● **Given instruction**
Rewrite all of the lines below, replacing "photographer" with "viewer" wherever it appears and leaving everything else unchanged. Omit the pictures from your answer.
━━━ Information supplied
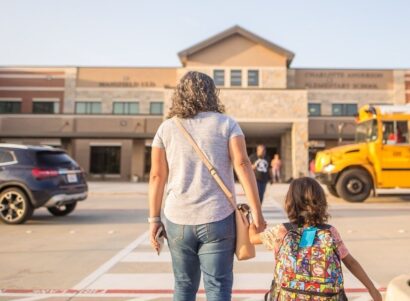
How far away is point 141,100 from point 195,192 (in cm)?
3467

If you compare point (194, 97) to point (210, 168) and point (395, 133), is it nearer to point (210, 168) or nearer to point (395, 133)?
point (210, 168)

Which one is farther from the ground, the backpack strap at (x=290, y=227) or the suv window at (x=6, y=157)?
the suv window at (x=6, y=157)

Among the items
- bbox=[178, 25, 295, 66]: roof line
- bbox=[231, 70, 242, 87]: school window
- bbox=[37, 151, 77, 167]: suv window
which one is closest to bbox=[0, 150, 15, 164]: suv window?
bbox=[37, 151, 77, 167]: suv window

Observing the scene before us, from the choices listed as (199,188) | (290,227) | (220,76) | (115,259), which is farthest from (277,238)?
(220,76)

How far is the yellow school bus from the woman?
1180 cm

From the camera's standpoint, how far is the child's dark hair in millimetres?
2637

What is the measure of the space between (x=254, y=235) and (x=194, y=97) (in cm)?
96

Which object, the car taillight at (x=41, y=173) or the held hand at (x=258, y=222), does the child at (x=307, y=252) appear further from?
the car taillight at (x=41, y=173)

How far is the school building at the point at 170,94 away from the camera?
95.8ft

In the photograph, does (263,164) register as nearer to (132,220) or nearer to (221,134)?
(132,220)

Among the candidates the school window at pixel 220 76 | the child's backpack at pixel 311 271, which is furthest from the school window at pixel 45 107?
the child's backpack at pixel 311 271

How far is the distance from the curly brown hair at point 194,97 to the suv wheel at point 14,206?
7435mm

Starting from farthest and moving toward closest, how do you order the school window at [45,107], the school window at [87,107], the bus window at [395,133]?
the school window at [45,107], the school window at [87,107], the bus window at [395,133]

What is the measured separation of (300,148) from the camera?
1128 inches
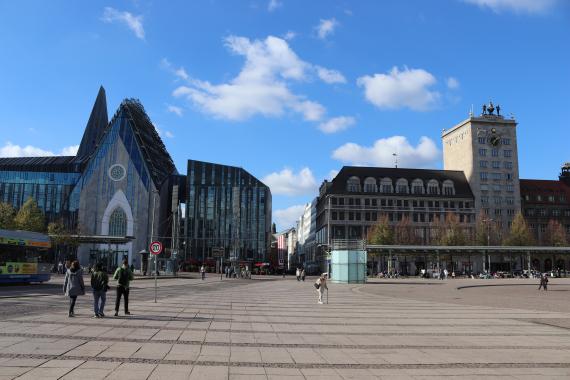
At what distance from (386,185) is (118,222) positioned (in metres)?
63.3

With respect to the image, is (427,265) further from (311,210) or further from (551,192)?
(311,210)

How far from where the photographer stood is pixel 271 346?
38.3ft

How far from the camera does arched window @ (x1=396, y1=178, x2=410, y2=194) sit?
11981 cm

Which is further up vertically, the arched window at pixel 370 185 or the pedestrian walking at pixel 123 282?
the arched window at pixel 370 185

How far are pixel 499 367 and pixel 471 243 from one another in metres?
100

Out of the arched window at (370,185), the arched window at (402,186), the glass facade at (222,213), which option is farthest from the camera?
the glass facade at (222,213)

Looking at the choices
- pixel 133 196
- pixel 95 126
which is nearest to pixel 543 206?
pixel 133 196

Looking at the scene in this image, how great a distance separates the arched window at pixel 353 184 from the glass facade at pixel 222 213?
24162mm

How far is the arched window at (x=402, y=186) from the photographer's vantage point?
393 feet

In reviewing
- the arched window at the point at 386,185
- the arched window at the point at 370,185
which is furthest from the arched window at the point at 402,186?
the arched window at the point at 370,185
━━━━━━
● **Task output**
How far away is point 141,100 from point 195,192 (in cm)?
3467

If you compare point (194, 97) to point (210, 168) and point (395, 133), is it nearer to point (210, 168) or nearer to point (395, 133)?
point (210, 168)

Which one is farther from the ground, the backpack strap at (x=290, y=227) or the suv window at (x=6, y=157)?
the suv window at (x=6, y=157)

Among the items
- bbox=[178, 25, 295, 66]: roof line
- bbox=[231, 70, 242, 87]: school window
- bbox=[37, 151, 77, 167]: suv window
which one is closest to bbox=[0, 150, 15, 164]: suv window?
bbox=[37, 151, 77, 167]: suv window

Observing the scene before us, from the choices listed as (199,188) | (290,227) | (220,76) | (115,259), which is farthest from (277,238)?
(220,76)

How far is the yellow school bus from the woman?
1180 cm

From the camera's standpoint, how far is the child's dark hair in millimetres?
2637

What is the measure of the space between (x=254, y=235) and (x=194, y=97) (in cm)?
96

Which object, the car taillight at (x=41, y=173) or the held hand at (x=258, y=222), does the child at (x=307, y=252) appear further from?
the car taillight at (x=41, y=173)

How far is the school building at the point at 170,94 away from the camera?
95.8ft

In the photograph, does (263,164) register as nearer to (132,220) or nearer to (221,134)?
(132,220)

Among the candidates the school window at pixel 220 76 | the child's backpack at pixel 311 271, which is furthest from the school window at pixel 45 107?
the child's backpack at pixel 311 271

How far is the distance from the curly brown hair at point 194,97 to the suv wheel at point 14,206?
7435mm

Starting from farthest and moving toward closest, how do you order the school window at [45,107], the school window at [87,107], the bus window at [395,133]?
the school window at [45,107], the school window at [87,107], the bus window at [395,133]

What is the measured separation of (300,148) from the camera?
1128 inches
At what distance from (386,185) is (118,222) positioned (in metres)?
63.3

With respect to the image, is (427,265) further from (311,210) or further from (551,192)?
(311,210)

How far from where the viewer stood is pixel 271 346?
38.3ft

How far from the camera does arched window @ (x1=396, y1=178, x2=410, y2=194) sit?
11981 cm

Which is further up vertically, the arched window at pixel 370 185 or the pedestrian walking at pixel 123 282?
the arched window at pixel 370 185

How far are pixel 499 367 and pixel 471 243 from one another in metres?
100

Out of the arched window at (370,185), the arched window at (402,186), the glass facade at (222,213), which option is farthest from the camera?
the glass facade at (222,213)

Looking at the choices
- pixel 133 196
- pixel 95 126
which is nearest to pixel 543 206?
pixel 133 196

Looking at the scene in this image, how great a distance separates the arched window at pixel 353 184 from the glass facade at pixel 222 213?
24162mm

How far is the arched window at (x=402, y=186) from the viewer's vantage point?
393 feet

In reviewing
- the arched window at the point at 386,185
- the arched window at the point at 370,185
which is furthest from the arched window at the point at 402,186?
the arched window at the point at 370,185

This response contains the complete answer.